Exercise aim :: The entries below are to be repeated exactly as they stand.

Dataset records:
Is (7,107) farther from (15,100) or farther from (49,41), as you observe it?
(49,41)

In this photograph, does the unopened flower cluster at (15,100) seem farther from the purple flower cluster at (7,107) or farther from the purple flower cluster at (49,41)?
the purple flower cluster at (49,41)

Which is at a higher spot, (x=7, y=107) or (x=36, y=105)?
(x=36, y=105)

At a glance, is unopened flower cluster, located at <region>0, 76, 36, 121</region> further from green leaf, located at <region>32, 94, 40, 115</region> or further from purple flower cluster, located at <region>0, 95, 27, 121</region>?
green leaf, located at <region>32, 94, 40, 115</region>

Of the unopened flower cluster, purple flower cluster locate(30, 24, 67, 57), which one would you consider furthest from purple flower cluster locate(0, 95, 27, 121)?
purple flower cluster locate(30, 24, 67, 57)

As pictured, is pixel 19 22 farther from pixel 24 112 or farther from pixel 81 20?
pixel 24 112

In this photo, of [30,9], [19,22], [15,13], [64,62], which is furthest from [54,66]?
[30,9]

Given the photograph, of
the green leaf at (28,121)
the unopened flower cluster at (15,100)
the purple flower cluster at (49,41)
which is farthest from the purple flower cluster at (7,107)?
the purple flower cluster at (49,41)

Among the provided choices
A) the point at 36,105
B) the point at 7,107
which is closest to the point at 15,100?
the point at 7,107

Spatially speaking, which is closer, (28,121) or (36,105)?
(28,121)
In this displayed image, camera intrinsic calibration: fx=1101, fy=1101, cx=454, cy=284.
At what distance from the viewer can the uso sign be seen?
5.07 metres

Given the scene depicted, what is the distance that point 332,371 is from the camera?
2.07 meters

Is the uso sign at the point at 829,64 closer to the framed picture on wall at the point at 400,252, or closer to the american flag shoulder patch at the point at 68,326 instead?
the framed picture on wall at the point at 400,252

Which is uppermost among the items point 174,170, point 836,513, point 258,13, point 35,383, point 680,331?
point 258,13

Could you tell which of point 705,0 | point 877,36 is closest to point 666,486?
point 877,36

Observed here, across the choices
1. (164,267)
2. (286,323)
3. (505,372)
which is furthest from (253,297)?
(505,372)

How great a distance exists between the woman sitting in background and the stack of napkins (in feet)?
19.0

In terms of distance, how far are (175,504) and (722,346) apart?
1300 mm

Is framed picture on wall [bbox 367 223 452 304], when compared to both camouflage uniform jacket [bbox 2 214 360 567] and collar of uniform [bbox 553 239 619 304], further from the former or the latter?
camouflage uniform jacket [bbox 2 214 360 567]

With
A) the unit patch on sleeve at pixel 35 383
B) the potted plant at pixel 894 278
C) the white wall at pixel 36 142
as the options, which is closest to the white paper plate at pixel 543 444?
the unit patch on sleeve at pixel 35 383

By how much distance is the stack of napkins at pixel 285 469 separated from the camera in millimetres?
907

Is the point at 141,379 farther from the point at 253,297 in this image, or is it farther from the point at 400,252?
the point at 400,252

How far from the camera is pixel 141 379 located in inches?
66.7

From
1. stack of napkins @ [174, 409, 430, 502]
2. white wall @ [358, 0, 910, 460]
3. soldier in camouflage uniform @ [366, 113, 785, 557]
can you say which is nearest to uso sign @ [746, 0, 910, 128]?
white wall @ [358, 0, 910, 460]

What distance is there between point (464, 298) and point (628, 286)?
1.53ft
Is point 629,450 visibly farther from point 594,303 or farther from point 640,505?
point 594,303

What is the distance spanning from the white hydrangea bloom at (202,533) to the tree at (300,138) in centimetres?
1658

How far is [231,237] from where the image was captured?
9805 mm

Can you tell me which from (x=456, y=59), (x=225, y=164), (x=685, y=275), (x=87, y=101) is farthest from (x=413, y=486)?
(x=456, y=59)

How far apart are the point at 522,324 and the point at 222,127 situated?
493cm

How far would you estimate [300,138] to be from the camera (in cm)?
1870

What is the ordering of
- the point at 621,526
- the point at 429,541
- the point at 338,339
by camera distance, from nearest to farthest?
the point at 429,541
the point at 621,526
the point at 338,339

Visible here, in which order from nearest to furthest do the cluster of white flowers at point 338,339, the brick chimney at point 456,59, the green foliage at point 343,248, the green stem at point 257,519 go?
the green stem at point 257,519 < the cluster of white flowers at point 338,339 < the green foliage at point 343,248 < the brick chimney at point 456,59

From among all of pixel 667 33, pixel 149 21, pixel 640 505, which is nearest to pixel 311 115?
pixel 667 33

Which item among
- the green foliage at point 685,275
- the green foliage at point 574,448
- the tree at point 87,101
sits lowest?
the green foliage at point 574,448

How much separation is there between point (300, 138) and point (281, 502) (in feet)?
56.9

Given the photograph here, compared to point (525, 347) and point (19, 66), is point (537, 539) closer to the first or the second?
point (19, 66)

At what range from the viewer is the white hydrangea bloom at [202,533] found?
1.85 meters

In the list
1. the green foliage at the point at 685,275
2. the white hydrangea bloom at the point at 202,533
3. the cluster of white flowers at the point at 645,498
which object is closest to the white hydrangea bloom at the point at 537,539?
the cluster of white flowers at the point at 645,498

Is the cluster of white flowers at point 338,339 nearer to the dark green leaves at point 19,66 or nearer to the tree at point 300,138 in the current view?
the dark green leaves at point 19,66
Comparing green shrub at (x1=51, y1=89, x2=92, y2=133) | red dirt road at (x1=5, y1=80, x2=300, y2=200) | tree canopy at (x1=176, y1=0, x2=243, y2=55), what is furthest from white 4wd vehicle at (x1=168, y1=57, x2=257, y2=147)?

Final result ::
Is (7,107) farther from (15,100) or farther from (49,41), as you observe it?
(49,41)

In this photograph, does the unopened flower cluster at (15,100) seem farther from the purple flower cluster at (7,107) or farther from the purple flower cluster at (49,41)?
the purple flower cluster at (49,41)

Which is at a higher spot, (x=7, y=107) or (x=36, y=105)?
(x=36, y=105)

At a glance, is unopened flower cluster, located at <region>0, 76, 36, 121</region> further from green leaf, located at <region>32, 94, 40, 115</region> or further from purple flower cluster, located at <region>0, 95, 27, 121</region>?
green leaf, located at <region>32, 94, 40, 115</region>

Of the unopened flower cluster, purple flower cluster locate(30, 24, 67, 57), which one would you consider furthest from purple flower cluster locate(0, 95, 27, 121)?
purple flower cluster locate(30, 24, 67, 57)

As pictured, is pixel 19 22 farther from pixel 24 112 or farther from pixel 81 20?
pixel 24 112

In this photo, of [30,9], [19,22], [15,13], [64,62], which is furthest from [54,66]?
[30,9]

Given the photograph, of
the green leaf at (28,121)
the unopened flower cluster at (15,100)
the purple flower cluster at (49,41)
which is farthest from the purple flower cluster at (7,107)?
the purple flower cluster at (49,41)

Among the provided choices
A) the point at 36,105
B) the point at 7,107
which is closest to the point at 15,100?
the point at 7,107

Spatially speaking, which is closer, (28,121) or (36,105)?
(28,121)
In this displayed image, camera intrinsic calibration: fx=1101, fy=1101, cx=454, cy=284.
At what distance from the viewer can the uso sign be seen?
5.07 metres

Given the scene depicted, what is the distance that point 332,371 is from the camera?
2.07 meters

Is the uso sign at the point at 829,64 closer to the framed picture on wall at the point at 400,252, or closer to the american flag shoulder patch at the point at 68,326 instead?
the framed picture on wall at the point at 400,252

Which is uppermost among the items point 174,170, point 836,513, point 258,13, point 35,383, point 680,331?
point 258,13

Could you tell which of point 705,0 | point 877,36 is closest to point 666,486?
point 877,36

Observed here, across the choices
1. (164,267)
2. (286,323)
3. (505,372)
which is furthest from (253,297)?
(505,372)

How great a distance exists between the woman sitting in background and the stack of napkins (in feet)?
19.0

In terms of distance, how far are (175,504) and (722,346) apart?
1300 mm

Is framed picture on wall [bbox 367 223 452 304], when compared to both camouflage uniform jacket [bbox 2 214 360 567] and collar of uniform [bbox 553 239 619 304], further from the former or the latter?
camouflage uniform jacket [bbox 2 214 360 567]

With
A) the unit patch on sleeve at pixel 35 383
B) the potted plant at pixel 894 278
C) the white wall at pixel 36 142
as the options, which is closest to the white paper plate at pixel 543 444?
the unit patch on sleeve at pixel 35 383

By how much distance is the stack of napkins at pixel 285 469 separated from the camera in millimetres?
907

Is the point at 141,379 farther from the point at 253,297 in this image, or is it farther from the point at 400,252?
the point at 400,252

How far from the camera is pixel 141 379 located in inches?
66.7

From
1. stack of napkins @ [174, 409, 430, 502]
2. white wall @ [358, 0, 910, 460]
3. soldier in camouflage uniform @ [366, 113, 785, 557]
can you say which is nearest to uso sign @ [746, 0, 910, 128]?
white wall @ [358, 0, 910, 460]

What distance is there between point (464, 298) and point (628, 286)?
1.53ft
Is point 629,450 visibly farther from point 594,303 or farther from point 640,505?
point 594,303

What is the distance spanning from the white hydrangea bloom at (202,533) to the tree at (300,138) in centimetres?
1658

How far is [231,237] from where the image was captured?
9805 mm

Can you tell me which from (x=456, y=59), (x=225, y=164), (x=685, y=275), (x=87, y=101) is farthest from (x=413, y=486)?
(x=456, y=59)

How far apart are the point at 522,324 and the point at 222,127 situated?
493cm

How far would you estimate [300,138] to be from the camera (in cm)?
1870

What is the ordering of
- the point at 621,526
- the point at 429,541
- the point at 338,339
by camera distance, from nearest to farthest?
the point at 429,541
the point at 621,526
the point at 338,339

Visible here, in which order from nearest to furthest do the cluster of white flowers at point 338,339, the brick chimney at point 456,59, the green foliage at point 343,248, the green stem at point 257,519 go?
the green stem at point 257,519 < the cluster of white flowers at point 338,339 < the green foliage at point 343,248 < the brick chimney at point 456,59

From among all of pixel 667 33, pixel 149 21, pixel 640 505, which is nearest to pixel 311 115?
pixel 667 33

Which item among
- the green foliage at point 685,275
- the green foliage at point 574,448
- the tree at point 87,101
sits lowest?
the green foliage at point 574,448

How much separation is there between point (300, 138) and point (281, 502) (in feet)?
56.9

Given the photograph here, compared to point (525, 347) and point (19, 66), is point (537, 539) closer to the first or the second?
point (19, 66)

At what range from the viewer is the white hydrangea bloom at [202,533] found?
1.85 meters

In the list
1. the green foliage at the point at 685,275
2. the white hydrangea bloom at the point at 202,533
3. the cluster of white flowers at the point at 645,498
which object is closest to the white hydrangea bloom at the point at 537,539?
the cluster of white flowers at the point at 645,498

Is the cluster of white flowers at point 338,339 nearer to the dark green leaves at point 19,66 or nearer to the tree at point 300,138 in the current view?
the dark green leaves at point 19,66
Comparing green shrub at (x1=51, y1=89, x2=92, y2=133) | red dirt road at (x1=5, y1=80, x2=300, y2=200) | tree canopy at (x1=176, y1=0, x2=243, y2=55), what is furthest from white 4wd vehicle at (x1=168, y1=57, x2=257, y2=147)?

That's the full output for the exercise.